Starting at the line that contains "genus: Odocoileus", output each line through the end of the data exactly, and nothing more.

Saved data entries
▬▬▬▬▬▬▬▬▬▬
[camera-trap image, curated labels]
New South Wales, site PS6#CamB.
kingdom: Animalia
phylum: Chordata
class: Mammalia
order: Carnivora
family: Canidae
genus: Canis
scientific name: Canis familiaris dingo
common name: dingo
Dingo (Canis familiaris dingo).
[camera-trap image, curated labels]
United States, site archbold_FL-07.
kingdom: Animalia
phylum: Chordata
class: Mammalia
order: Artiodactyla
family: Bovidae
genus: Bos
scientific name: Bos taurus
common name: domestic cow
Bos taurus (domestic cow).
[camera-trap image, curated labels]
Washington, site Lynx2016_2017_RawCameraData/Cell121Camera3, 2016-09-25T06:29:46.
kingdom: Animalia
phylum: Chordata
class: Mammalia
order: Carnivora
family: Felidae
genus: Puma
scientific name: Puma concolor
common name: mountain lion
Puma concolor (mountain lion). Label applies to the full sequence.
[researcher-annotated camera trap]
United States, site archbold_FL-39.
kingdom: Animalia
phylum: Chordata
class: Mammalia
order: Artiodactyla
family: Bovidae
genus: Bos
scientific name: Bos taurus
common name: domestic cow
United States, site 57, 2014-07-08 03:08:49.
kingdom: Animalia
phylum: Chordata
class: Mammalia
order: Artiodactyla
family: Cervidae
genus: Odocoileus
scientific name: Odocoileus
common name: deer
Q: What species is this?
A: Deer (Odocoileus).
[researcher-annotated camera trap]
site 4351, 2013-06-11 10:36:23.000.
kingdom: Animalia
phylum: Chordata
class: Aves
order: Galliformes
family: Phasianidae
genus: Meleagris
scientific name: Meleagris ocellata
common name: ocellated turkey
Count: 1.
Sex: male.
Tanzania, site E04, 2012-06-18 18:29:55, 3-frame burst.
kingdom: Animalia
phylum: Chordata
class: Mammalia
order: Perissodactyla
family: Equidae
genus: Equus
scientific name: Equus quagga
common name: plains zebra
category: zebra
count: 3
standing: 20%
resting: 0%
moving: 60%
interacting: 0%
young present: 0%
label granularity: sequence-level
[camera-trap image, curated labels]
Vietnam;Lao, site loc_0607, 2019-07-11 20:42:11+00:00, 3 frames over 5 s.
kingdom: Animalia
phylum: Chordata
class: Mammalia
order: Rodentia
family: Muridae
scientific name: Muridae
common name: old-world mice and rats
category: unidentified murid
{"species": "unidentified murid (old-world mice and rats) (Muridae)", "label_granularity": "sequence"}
▬▬▬▬▬▬▬▬▬▬
→ **SOLUTION BELOW**:
genus: Odocoileus
scientific name: Odocoileus
common name: deer
Q: What species is this?
A: Deer (Odocoileus).
[researcher-annotated camera trap]
site 4351, 2013-06-11 10:36:23.000.
kingdom: Animalia
phylum: Chordata
class: Aves
order: Galliformes
family: Phasianidae
genus: Meleagris
scientific name: Meleagris ocellata
common name: ocellated turkey
Count: 1.
Sex: male.
Tanzania, site E04, 2012-06-18 18:29:55, 3-frame burst.
kingdom: Animalia
phylum: Chordata
class: Mammalia
order: Perissodactyla
family: Equidae
genus: Equus
scientific name: Equus quagga
common name: plains zebra
category: zebra
count: 3
standing: 20%
resting: 0%
moving: 60%
interacting: 0%
young present: 0%
label granularity: sequence-level
[camera-trap image, curated labels]
Vietnam;Lao, site loc_0607, 2019-07-11 20:42:11+00:00, 3 frames over 5 s.
kingdom: Animalia
phylum: Chordata
class: Mammalia
order: Rodentia
family: Muridae
scientific name: Muridae
common name: old-world mice and rats
category: unidentified murid
{"species": "unidentified murid (old-world mice and rats) (Muridae)", "label_granularity": "sequence"}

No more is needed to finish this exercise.